Business & Data Research
Posts
Linear Regression Model - Inferential Statistics

Linear Regression Model - Inferential Statistics

Mahesh Gurumoorthi
September 21, 2024

Linear regression is a regression model that uses a straight line to describe the relationship between one or more variables. It finds the line of best fit through your data by searching for the value of the regression coefficient(s) that minimizes the total error of the model.

There are two main types of linear regression:

Simple Linear Regression uses only one independent variable
Multi Linear Regression uses two or more independent variables

Step 1: Install the packages and move these packages into global environment where we can use it for data modelling purpose.

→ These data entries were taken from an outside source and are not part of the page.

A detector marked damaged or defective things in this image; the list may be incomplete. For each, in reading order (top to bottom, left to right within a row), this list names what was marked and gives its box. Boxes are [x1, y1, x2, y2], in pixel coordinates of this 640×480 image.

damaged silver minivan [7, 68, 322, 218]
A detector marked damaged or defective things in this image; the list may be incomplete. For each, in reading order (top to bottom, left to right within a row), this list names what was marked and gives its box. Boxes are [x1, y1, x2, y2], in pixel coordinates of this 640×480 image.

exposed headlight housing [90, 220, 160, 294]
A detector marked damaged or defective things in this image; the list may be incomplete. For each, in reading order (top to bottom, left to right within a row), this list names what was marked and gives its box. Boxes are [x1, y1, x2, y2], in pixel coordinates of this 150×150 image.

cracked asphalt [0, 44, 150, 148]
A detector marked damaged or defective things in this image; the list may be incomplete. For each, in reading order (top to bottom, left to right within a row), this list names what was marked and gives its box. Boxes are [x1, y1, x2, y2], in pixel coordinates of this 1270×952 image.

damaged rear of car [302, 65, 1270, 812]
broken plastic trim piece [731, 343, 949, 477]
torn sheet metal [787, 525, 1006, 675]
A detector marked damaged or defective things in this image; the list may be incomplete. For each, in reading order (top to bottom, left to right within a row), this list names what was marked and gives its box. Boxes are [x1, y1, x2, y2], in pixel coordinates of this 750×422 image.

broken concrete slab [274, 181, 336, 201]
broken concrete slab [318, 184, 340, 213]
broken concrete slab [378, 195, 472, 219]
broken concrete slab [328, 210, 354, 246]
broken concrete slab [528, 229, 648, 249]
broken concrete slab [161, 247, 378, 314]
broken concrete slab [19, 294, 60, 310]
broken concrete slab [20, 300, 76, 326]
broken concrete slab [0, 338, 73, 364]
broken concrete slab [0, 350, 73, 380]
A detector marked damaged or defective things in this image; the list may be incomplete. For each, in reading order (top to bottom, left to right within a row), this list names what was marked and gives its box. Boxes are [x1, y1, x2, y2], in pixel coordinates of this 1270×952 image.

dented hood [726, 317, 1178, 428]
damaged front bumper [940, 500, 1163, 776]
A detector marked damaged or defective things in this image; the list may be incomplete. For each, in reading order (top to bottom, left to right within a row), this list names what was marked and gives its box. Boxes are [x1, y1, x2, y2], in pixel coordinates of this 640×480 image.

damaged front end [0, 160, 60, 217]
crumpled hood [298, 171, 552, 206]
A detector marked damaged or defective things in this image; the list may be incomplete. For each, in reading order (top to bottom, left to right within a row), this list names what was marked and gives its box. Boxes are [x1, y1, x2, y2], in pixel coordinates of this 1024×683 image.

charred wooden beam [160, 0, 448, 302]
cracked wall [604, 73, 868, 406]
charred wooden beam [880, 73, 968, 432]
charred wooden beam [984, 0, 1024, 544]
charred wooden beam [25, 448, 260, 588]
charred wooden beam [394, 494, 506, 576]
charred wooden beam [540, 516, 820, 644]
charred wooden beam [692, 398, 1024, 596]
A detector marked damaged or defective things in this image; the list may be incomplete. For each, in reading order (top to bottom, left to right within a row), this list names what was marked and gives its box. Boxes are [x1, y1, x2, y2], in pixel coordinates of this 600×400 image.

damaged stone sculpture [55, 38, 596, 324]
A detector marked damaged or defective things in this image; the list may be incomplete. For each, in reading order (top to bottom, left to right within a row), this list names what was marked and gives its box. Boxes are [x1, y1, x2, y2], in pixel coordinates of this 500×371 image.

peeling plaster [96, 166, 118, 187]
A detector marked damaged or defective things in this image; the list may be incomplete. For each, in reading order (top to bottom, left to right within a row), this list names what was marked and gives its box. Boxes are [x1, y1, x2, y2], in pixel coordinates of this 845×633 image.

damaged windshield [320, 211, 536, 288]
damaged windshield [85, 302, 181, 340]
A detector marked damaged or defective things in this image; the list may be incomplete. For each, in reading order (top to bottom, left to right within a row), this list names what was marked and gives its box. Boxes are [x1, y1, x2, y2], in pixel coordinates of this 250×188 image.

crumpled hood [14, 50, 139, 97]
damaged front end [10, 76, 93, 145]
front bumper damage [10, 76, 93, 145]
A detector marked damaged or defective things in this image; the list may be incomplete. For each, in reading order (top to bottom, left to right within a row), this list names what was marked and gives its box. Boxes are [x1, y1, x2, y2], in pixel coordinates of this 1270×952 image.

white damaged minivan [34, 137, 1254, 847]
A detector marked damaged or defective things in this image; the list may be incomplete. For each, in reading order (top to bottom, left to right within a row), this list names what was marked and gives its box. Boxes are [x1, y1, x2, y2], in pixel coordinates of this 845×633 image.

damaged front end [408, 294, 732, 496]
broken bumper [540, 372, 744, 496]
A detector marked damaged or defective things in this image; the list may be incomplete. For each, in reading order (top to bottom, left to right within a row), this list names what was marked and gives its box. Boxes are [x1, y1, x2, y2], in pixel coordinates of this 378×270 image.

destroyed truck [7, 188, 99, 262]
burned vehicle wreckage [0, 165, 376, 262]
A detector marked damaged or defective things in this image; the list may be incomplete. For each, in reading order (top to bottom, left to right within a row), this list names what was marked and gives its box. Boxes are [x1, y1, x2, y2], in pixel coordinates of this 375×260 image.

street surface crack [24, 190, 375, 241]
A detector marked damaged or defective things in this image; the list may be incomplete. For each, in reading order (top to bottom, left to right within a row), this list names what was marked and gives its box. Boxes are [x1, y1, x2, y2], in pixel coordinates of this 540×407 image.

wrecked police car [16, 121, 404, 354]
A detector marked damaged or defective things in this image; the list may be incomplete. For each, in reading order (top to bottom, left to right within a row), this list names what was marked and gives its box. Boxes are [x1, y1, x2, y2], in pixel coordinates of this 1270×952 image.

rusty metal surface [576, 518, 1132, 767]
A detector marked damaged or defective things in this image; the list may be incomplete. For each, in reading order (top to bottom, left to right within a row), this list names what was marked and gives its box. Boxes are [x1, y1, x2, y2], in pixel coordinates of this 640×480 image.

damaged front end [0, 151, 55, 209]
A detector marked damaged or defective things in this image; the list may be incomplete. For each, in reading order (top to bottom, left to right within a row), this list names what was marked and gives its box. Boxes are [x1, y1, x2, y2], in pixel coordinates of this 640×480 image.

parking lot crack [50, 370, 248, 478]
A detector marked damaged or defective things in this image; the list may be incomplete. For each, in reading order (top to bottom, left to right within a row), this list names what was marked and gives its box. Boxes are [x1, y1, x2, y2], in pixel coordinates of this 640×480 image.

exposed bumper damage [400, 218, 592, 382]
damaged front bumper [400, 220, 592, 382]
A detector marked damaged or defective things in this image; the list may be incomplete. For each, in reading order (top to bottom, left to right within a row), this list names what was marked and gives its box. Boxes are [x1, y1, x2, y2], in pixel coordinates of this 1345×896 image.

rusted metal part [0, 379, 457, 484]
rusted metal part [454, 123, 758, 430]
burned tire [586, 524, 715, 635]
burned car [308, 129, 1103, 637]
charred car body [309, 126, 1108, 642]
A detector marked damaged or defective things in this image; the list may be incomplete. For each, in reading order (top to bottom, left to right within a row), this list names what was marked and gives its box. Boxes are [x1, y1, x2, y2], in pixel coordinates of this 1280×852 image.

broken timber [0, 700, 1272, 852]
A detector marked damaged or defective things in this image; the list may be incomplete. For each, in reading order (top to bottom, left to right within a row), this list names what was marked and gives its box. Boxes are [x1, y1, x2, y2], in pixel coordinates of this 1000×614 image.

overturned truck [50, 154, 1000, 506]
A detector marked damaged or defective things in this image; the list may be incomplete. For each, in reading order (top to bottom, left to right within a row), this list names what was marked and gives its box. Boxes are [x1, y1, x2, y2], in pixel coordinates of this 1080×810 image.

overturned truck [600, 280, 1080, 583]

install.packages("ggplot2")
install.packages("dplyr")
install.packages("broom")
install.packages("ggpubr")

library(ggplot2)
library(dplyr)
library(broom)
library(ggpubr)

Step 2 : Load the required dataset and explore the loaded dataset to know the structure of the data:

petrol <- read.csv("/Users/Library/CloudStorage/OneDrive-Microsoft365/Sample Datasets Kaggle/petrol_consumption.csv")
head(petrol)
cor(petrol)
summary(petrol)

Step 3 : Important : Make sure the data meets the OLS (Ordinary Least Square) assumptions which are as follows :

Linearity
Homoscedasticity
Zero Means Error
Endogeneity
Autocorrelation of errors
Multicollinearity

In this case, we will check the normality of the loaded dataset and make sure we are taking one independent and one dependent variable which is called single linear regression or simple linear regression model

hist(petrol$Petrol_Consumption)

Step 4 : Linearity of the dataset between petrol consumption and paved highways

plot(Petrol_Consumption ~ Paved_Highways, data = petrol)

Step 5 : Homascadecity:
This means that the prediction error will not change significantly over the range of the prediction of the model, so we can test with this assumption later after fitting the linear model.

cor(petrol$Petrol_Consumption, petrol$Paved_Highways)
[1] 0.01904194

Usage of correlation function between the two independent variables which are paved highways and petrol consumption. By running the function cor() we will get to know how far or close these two variables are, if these variables are very close then we can take these two variables into linear model technique. In this case, we got 0.019 which is 2% variance and 98% is correlated with these 2 variables, hence considering this into linear model technique.

Step 6: Perform the linear regression line by using the above dataset:

petrol_consumption_highway <- lm(Petrol_Consumption ~ Paved_Highways, data = petrol)
summary(petrol_consumption_highway)

Step 7 : Plot the linear regression line

Residuals are the differences between the observed values and the predicted values in a regression analysis. They are calculated as:

Residual=Observed value−Predicted value

Residuals help assess how well a regression model fits the data. If the residuals are small and randomly distributed, it indicates a good fit

Step 8 : Plotting the graph of the insurance data and highlighting the 2 variables relationship, this shows paved highways vs petrol consumption.

petrol_highway_final <- ggplot(petrol_consumption_highway, aes(x = Petrol_Consumption,
                                                               y = Paved_Highways )) + 
  geom_point()
print(petrol_highway_final)

Key takeaway : From the above final chart, we could infer that petrol consumption vs paved highways also seeing some outliers which we can ignore for now. Overall, with this model we can infer the petrol consumption when the vehicle is used in the highways.